CREATE SEMANTIC VIEW analytics AS
TABLES (
    o AS orders,         -- PK resolved automatically from DuckDB catalog
    c AS customers       -- PK resolved automatically from DuckDB catalog
)
RELATIONSHIPS (
    order_customer AS o(customer_id) REFERENCES c
)
DIMENSIONS (c.name AS c.name)
METRICS (o.revenue AS SUM(o.amount));
-- Iceberg or other external source: PRIMARY KEY must be declared explicitly
CREATE SEMANTIC VIEW analytics AS
TABLES (
    o AS orders    PRIMARY KEY (id),
    c AS customers PRIMARY KEY (id)
)
RELATIONSHIPS (
    order_customer AS o(customer_id) REFERENCES c
)
DIMENSIONS (c.name AS c.name)
METRICS (o.revenue AS SUM(o.amount));

If a table involved in a RELATIONSHIPS entry has no primary key – neither from the catalog nor from an explicit declaration – the extension raises an error at CREATE time: Table 'X' has no PRIMARY KEY. Specify referenced columns explicitly: REFERENCES X(col). This prevents the extension from synthesizing an incorrect JOIN ON clause.

Query Interface

Warning

DuckDB Semantic Views uses a table function for queries, not direct SQL.

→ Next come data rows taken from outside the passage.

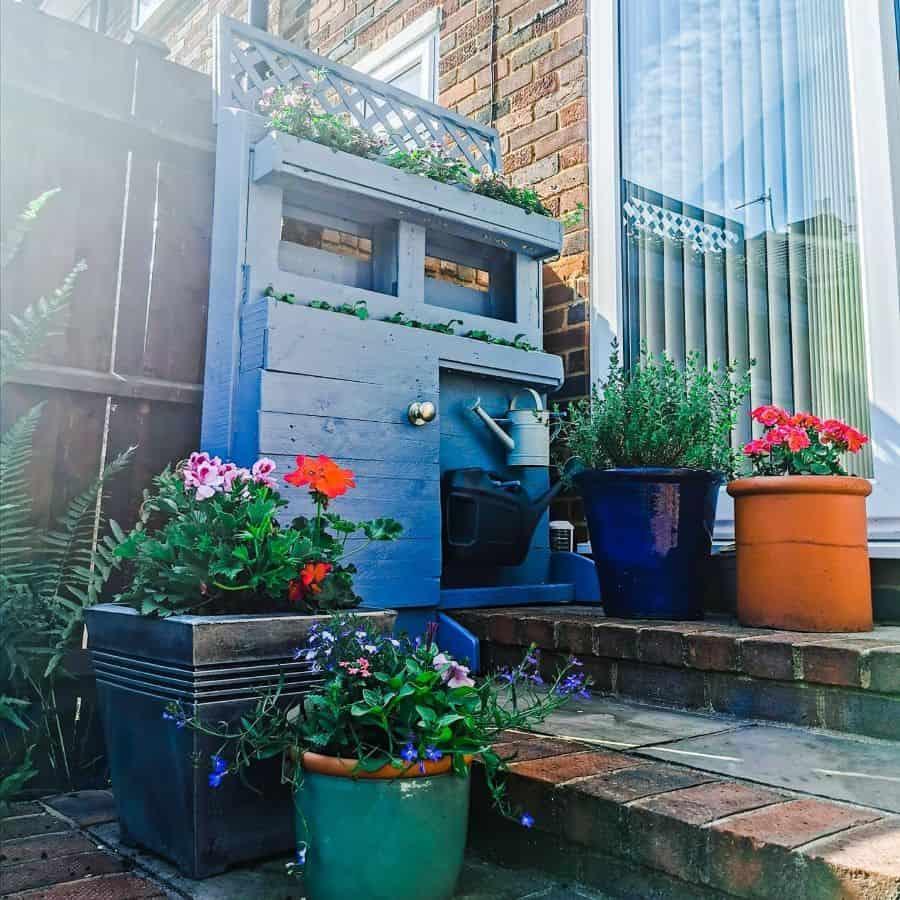 upcycled pallet garden ideas 3 willjordan5208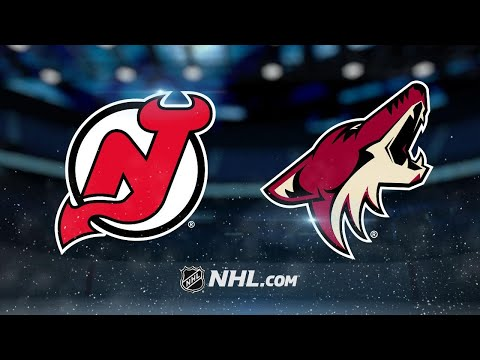 Wedgewood, Strome lead Coyotes past Devils, 5-0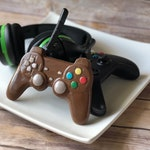 Chocolate Video Game Controller , Chocolate Playstation Controller, Chocolate Game Controller, Chocolate Video Games, Gamer Gift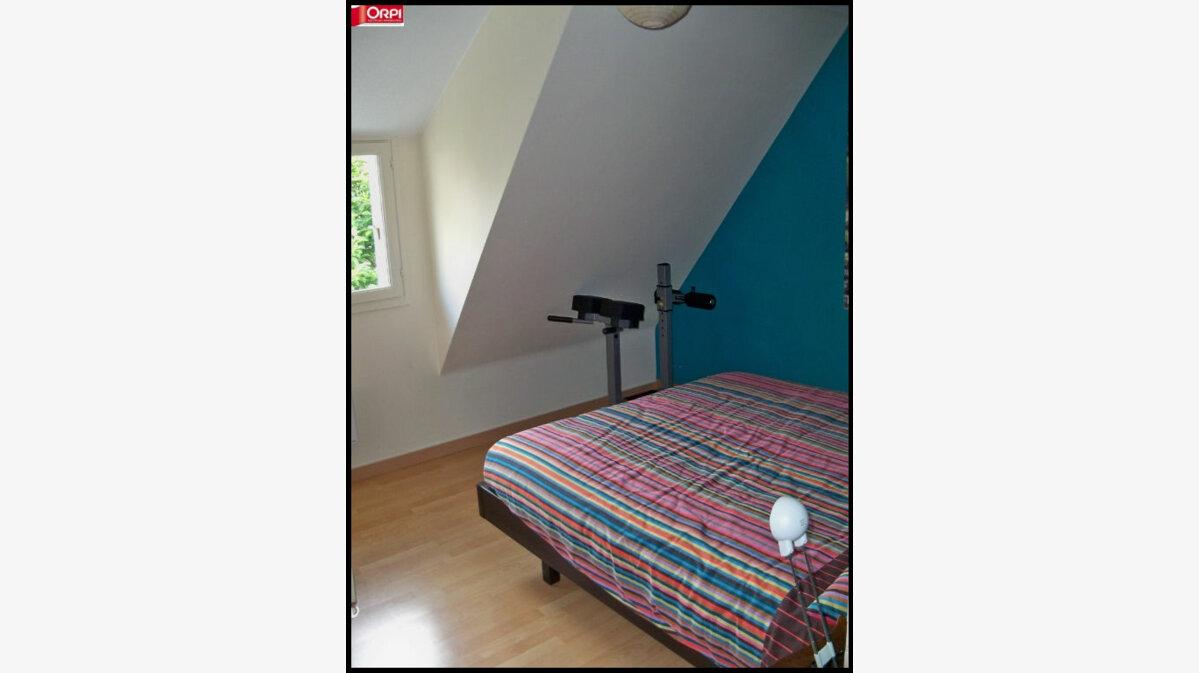 Achat Maison 6 pièces à Lorient - vignette-8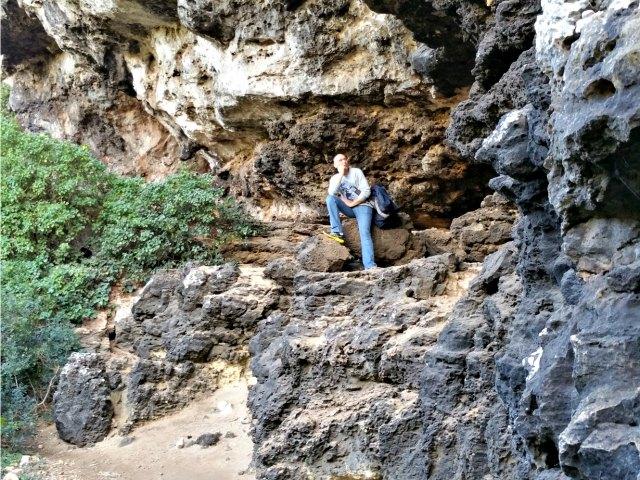 Höhlen auf Menorca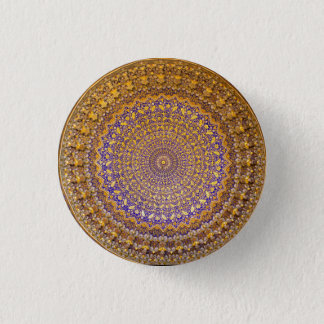Ceiling in Uzbekistan [Ed. 147.2] Button
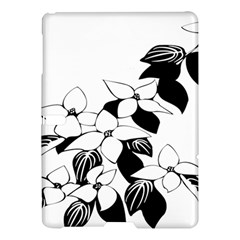 Ecological Floral Flowers Leaf Samsung Galaxy Tab S (10 5 ) Hardshell Case  by Nexatart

In Snowflake, you can write standard SQL against a semantic view and the system resolves dimensions and metrics. In DuckDB, you use the semantic_view() table function with explicit dimension and metric names.

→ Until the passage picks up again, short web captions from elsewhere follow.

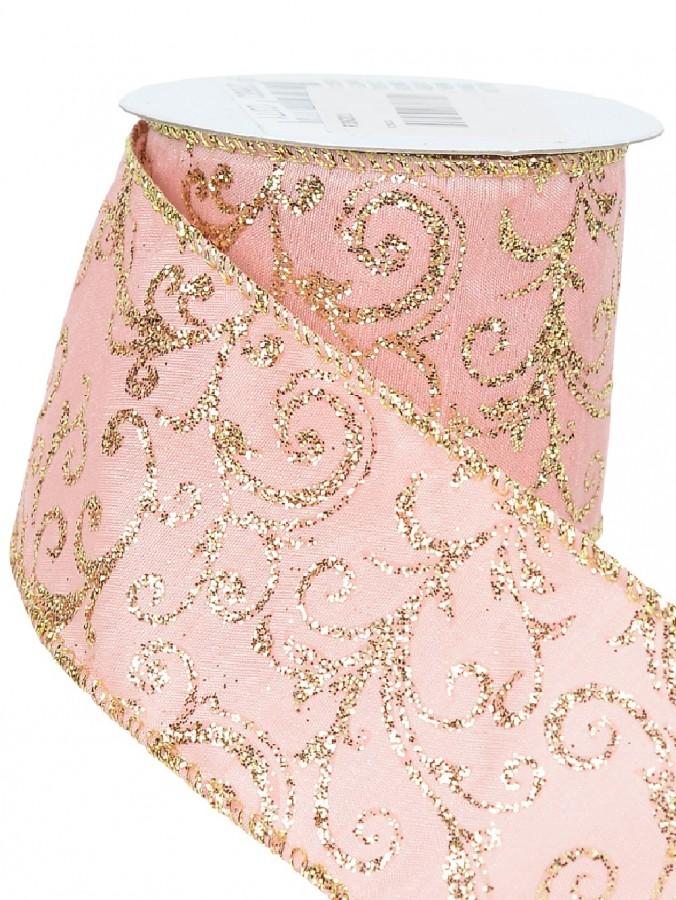 Gold Glittered Edged & Filigree Pattern Pink Fabric Christmas Ribbon - 3m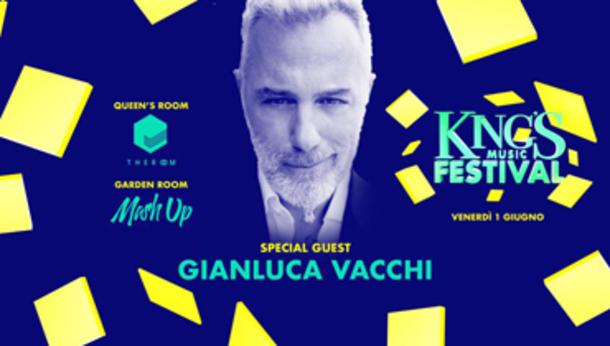 KING'S #KMF King's Music Festival w/Gianluca Vacchi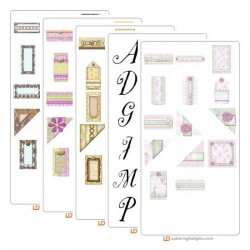 Bridal Delights 2 Bundle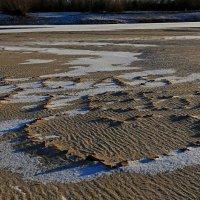 Признание на песке... :: Galina S*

-- DuckDB: table function with named lists
SELECT * FROM semantic_view('analytics',
    dimensions := ['region'],
    metrics := ['revenue']
);

-- Snowflake: equivalent SEMANTIC_VIEW clause
SELECT * FROM SEMANTIC_VIEW('analytics',
    DIMENSIONS 'region'
    METRICS 'revenue'
);

-- Snowflake: direct SQL with AGG view-defined aggregate function
-- (NOT currently supported in duckdb-semantic-views)
SELECT region, AGG(revenue)
FROM analytics
GROUP BY region;

Cardinality Inference

Both systems infer cardinality from constraints. In DuckDB Semantic Views, cardinality is inferred from PRIMARY KEY and UNIQUE declarations in the TABLES clause:

  • If the FK columns on the “from” side match a PK or UNIQUE constraint, the relationship is one-to-one.

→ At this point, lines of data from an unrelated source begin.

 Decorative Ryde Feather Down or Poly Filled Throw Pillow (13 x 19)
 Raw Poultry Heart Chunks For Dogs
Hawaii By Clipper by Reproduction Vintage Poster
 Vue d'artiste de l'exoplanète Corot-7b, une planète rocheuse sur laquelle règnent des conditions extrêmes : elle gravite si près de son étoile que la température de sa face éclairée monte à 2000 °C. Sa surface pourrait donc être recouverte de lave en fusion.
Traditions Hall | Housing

  • Otherwise, the relationship is many-to-one (the default).

The extension uses inferred cardinality for fan trap detection.

USING RELATIONSHIPS

Both systems support USING on metrics to select which relationship path a metric traverses. The syntax is identical:

METRICS (
    f.departures USING (dep_airport) AS COUNT(*)
)

Features Not Yet Supported

The following Snowflake CREATE SEMANTIC VIEW features are not yet implemented in DuckDB Semantic Views:

Snowflake Feature

Status

Semi-additive metrics (SEMI ADDITIVE)

Deferred; requires expansion pipeline changes

Window function metrics

Not planned; DuckDB handles these in regular SQL

Direct SQL query interface

Not planned; semantic_view() table function is the query interface

Column-level security

Out of scope; DuckDB handles access control

ASOF / temporal relationships

Not planned; standard equi-joins cover most use cases

A Note on Snowflake’s YAML Spec

Snowflake’s YAML-based semantic view definition (CREATE SEMANTIC VIEW FROM YAML) is a separate interface designed for Cortex Analyst, Snowflake’s AI SQL generation layer. The YAML spec includes concepts that do not exist in the SQL DDL:

  • time_dimensions with granularity controls (the SQL DDL uses regular dimensions with date_trunc())

  • custom_instructions for AI prompt tuning

  • access_modifier for column-level security

  • sample_values for AI context

DuckDB Semantic Views targets the SQL DDL interface only. Comparisons against YAML-spec-only features are not applicable.